*** EXTRACT Section Begins ***
It’s good someone is concerned about the impact on the housing supply and already soaring rental costs after the average monthly rent for an apartment in Albuquerque shot up 22% in 2022. The costs of EV chargers in an apartment communities would almost certainly be passed down to renters.
Albuquerque is scrambling for more housing, allowing casitas in backyards and easing the conversion of old motels and office buildings into apartment buildings. The city is short 13,000 to 33,000 rental units. The aim of the city’s Housing Forward ABQ initiative is to create 5,000 new housing units by 2025 above what the private housing market will provide.
Unfunded EV charger mandates wouldn’t help any of that. Unfortunately, the chilling effects go far beyond housing.
• New barber shops, car washes, laundromats, banks, jails, department stores, retail stores, hospitals, drug stores, parking garages, doctor and dentist offices, and nursing homes would be forced to install EV chargers in 15% of their parking spaces, with 30% EV capable.
*** EXTRACT Section Ends ***
*** DATA SECTION Section Begins ***
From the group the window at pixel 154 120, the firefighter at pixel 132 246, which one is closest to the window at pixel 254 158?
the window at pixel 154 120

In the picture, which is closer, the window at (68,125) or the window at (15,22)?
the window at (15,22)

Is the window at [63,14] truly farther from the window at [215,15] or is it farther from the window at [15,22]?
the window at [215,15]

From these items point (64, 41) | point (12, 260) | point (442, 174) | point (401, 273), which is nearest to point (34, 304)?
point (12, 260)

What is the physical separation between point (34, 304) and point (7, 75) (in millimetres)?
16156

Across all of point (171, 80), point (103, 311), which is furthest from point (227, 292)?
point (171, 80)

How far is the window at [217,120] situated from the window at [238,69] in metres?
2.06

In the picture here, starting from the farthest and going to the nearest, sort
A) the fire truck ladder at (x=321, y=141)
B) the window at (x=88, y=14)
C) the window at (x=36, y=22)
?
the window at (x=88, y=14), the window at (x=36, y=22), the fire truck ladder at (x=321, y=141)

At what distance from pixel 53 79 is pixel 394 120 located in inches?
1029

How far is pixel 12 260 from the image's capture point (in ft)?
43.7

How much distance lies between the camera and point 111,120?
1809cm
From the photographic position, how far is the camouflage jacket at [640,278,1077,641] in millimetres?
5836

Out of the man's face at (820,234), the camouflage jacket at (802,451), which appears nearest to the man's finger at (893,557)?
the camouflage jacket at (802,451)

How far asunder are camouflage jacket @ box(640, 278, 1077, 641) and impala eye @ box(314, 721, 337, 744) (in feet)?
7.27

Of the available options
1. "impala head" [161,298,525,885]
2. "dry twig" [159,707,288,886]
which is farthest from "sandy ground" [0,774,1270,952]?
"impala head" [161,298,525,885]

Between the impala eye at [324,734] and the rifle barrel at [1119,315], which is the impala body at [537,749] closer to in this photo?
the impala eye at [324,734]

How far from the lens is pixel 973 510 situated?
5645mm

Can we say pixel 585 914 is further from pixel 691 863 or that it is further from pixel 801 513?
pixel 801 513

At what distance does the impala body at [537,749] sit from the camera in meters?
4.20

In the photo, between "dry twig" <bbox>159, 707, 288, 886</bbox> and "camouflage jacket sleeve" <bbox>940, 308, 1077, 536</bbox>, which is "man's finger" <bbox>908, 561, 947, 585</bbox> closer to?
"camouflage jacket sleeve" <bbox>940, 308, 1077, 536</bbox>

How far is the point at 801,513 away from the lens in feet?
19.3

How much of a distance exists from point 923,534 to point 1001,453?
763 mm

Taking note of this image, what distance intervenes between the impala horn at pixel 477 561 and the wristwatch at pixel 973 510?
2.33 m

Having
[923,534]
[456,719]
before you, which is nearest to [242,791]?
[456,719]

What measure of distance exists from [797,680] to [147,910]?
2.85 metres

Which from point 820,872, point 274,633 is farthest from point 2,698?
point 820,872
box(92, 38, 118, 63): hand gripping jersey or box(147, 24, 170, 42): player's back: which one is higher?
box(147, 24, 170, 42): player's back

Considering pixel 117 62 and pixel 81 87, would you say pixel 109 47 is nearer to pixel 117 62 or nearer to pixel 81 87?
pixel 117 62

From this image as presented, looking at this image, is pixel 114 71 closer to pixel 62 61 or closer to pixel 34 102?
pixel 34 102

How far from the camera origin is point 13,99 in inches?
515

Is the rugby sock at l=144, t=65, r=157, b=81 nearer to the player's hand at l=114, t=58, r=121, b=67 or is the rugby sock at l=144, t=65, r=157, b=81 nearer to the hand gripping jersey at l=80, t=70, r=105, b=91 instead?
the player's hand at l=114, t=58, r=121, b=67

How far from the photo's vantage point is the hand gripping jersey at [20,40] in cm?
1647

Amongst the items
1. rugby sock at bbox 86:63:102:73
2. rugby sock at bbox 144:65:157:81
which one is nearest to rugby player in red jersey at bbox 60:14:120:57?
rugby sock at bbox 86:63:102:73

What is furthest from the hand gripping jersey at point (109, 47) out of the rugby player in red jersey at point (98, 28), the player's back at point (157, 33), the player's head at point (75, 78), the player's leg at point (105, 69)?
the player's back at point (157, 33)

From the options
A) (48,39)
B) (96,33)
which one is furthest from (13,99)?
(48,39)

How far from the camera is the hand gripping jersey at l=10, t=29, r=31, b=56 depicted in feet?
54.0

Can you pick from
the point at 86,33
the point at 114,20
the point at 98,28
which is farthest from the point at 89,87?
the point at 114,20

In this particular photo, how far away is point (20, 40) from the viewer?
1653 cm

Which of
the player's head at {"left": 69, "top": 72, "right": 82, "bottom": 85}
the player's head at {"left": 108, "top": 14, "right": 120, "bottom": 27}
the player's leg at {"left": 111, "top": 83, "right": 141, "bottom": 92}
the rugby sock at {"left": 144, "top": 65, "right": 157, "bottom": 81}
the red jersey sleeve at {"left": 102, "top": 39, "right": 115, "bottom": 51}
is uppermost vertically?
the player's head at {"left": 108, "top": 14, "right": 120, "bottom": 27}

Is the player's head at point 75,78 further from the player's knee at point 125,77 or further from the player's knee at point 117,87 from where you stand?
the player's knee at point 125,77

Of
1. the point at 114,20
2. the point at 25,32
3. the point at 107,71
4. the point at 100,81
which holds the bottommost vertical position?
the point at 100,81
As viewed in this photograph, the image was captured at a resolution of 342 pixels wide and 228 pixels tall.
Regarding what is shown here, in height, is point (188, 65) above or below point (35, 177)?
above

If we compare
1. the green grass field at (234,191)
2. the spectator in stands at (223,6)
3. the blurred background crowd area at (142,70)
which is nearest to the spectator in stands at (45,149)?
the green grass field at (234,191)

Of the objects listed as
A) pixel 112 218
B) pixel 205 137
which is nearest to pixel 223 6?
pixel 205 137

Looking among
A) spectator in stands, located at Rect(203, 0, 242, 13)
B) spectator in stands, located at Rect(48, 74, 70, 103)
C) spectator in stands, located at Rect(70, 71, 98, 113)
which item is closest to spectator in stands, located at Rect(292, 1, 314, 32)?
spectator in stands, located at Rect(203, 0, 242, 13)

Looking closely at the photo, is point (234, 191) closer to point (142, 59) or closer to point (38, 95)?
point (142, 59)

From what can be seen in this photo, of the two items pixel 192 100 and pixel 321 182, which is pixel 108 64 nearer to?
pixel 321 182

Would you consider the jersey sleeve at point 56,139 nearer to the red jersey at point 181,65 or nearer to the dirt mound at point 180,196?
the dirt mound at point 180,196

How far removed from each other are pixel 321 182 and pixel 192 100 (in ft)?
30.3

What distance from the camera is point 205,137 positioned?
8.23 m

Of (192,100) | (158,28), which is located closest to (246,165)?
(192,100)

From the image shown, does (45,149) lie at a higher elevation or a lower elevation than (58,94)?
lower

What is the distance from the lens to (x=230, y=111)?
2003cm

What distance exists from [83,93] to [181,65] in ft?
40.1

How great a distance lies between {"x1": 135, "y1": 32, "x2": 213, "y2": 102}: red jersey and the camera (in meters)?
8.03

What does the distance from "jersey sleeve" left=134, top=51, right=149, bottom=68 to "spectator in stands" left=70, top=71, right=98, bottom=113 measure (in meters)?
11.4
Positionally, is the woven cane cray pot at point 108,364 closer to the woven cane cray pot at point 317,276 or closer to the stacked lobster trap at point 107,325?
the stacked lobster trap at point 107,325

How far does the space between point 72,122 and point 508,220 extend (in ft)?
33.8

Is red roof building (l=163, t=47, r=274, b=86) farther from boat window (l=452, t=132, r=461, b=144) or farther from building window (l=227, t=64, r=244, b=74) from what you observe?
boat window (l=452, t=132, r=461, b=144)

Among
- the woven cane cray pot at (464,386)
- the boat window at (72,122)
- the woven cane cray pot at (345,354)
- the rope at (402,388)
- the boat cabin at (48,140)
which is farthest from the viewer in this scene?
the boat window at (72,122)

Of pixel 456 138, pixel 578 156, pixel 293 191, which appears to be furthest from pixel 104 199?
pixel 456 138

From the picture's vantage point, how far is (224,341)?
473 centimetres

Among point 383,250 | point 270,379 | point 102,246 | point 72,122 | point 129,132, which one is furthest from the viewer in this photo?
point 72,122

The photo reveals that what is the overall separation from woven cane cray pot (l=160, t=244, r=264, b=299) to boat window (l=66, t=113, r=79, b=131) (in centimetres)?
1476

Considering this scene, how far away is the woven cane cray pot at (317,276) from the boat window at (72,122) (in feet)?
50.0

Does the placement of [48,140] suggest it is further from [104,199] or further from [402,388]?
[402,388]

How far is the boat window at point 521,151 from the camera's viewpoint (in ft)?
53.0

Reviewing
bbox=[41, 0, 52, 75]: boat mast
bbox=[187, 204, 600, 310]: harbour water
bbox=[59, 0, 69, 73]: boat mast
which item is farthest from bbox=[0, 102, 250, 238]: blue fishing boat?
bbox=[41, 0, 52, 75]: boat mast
*** DATA SECTION Section Ends ***
WHAT TO DO:
Carry on the commentary about Albuquerque's EV charger mandates from its last bullet point, in the same voice.

RESULT OF THIS TASK:
• New funeral parlors, swimming pools, amusement parks, tennis courts, theaters, casinos, restaurants, bars, libraries, museums, places of worship and stadiums would be mandated to have EV chargers in 10% of their parking spaces, with another 10% required to be EV capable.
• New schools and day care facilities are oddly cut some slack. They would be required to have EV chargers in 5% of their parking spaces, with 15% mandated to have EV infrastructure.
About the only location that wouldn’t be impacted are cemeteries, the one place where folks have plenty of time to wait for a full charge.
The unfunded mandates are slated to take effect Jan. 1, although the Construction Industries Division hasn’t even scheduled a public hearing yet. The hasty implementation has many concerned.
“As drafted, the ratios are not achievable,” said Rhiannon Samuel, executive director of commercial real estate group NAIOP New Mexico.
Keep in mind the generally anti-business climate of New Mexico is a large reason why the state gained only 58,000 residents between 2010 and 2020, while our neighboring states flourished. The U.S. Census Bureau says more people are leaving than moving here and the state’s overall population is growing at the smallest rate since statehood.
Ramming through such extensive unfunded mandates in such a short time frame is beyond ridiculous. It’s bad government at its worse.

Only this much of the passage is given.